§ **Required actions**:
**a)** Copy out the interview excerpt from "JW: Yeah, I" to "of the country.".
**b)** Answer these questions using the interview excerpt.
(i) According to the interviewer, who brought the publisher to Alfred Starr Hamilton's poems?
(ii) Which state does Alfred Starr Hamilton come from?
(iii) Whose house did JW use to visit in that part of the country?

§ **Text provided**:
+--

RO: You also published the American poet Alfred Starr Hamilton’s poems which I think is interesting. It was what, Geoff Hewitt that brought you to it, but you saw in Alfred Starr Hamilton something which was sort of important.

52

JW: Yeah, I was quite taken. He was like discovering some bizarre French poet of the nineteenth century, you know. As I say, I thought there was something quite marvelous about Alfred Starr Hamilton. Even if it comes from New Jersey. I don’t know that part of the world very well at all. But I used to visit over at Dr. Williams’ house. That was the only intimate experience I’ve had in that part of the country.

+--

§ **Provided information**:

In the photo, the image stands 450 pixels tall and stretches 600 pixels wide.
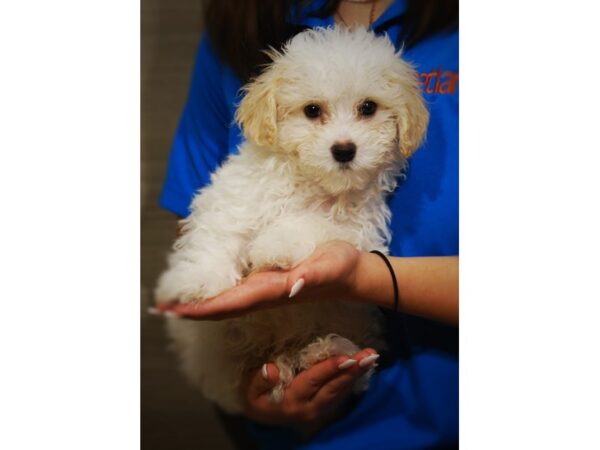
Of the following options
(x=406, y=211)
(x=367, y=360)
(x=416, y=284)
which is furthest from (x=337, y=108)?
(x=367, y=360)

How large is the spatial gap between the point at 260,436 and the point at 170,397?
22 centimetres

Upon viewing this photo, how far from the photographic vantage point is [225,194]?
1341mm

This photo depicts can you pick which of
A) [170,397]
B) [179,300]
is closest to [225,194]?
[179,300]

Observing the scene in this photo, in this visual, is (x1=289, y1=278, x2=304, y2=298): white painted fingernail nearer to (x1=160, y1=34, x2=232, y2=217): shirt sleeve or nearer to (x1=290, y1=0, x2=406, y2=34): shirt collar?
(x1=160, y1=34, x2=232, y2=217): shirt sleeve

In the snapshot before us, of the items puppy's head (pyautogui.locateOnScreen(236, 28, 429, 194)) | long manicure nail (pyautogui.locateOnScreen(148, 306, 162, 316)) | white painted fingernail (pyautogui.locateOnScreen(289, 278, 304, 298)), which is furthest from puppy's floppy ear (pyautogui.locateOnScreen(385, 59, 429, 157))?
long manicure nail (pyautogui.locateOnScreen(148, 306, 162, 316))

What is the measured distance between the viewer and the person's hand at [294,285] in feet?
4.05

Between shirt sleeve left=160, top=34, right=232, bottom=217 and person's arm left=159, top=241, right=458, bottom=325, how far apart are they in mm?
234

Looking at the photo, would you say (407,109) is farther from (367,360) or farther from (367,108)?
(367,360)

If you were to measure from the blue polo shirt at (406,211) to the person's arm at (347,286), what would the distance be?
0.10 ft

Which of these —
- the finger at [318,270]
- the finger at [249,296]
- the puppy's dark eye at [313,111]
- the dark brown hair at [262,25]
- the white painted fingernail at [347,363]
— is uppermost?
the dark brown hair at [262,25]

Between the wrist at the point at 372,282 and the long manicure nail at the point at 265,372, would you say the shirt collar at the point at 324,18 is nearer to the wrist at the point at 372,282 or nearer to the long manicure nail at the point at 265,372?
the wrist at the point at 372,282

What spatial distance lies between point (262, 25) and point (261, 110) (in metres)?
0.19

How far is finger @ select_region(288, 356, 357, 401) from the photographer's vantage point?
133 cm

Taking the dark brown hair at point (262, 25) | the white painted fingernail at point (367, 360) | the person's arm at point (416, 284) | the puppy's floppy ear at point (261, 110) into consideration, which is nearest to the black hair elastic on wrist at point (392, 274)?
the person's arm at point (416, 284)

+--

§ **Full solutions**:
**a)**
JW: Yeah, I was quite taken. He was like discovering some bizarre French poet of the nineteenth century, you know. As I say, I thought there was something quite marvelous about Alfred Starr Hamilton. Even if it comes from New Jersey. I don’t know that part of the world very well at all. But I used to visit over at Dr. Williams’ house. That was the only intimate experience I’ve had in that part of the country.

**b)**
(i) Geoff Hewitt
(ii) New Jersey
(iii) Dr. Williams'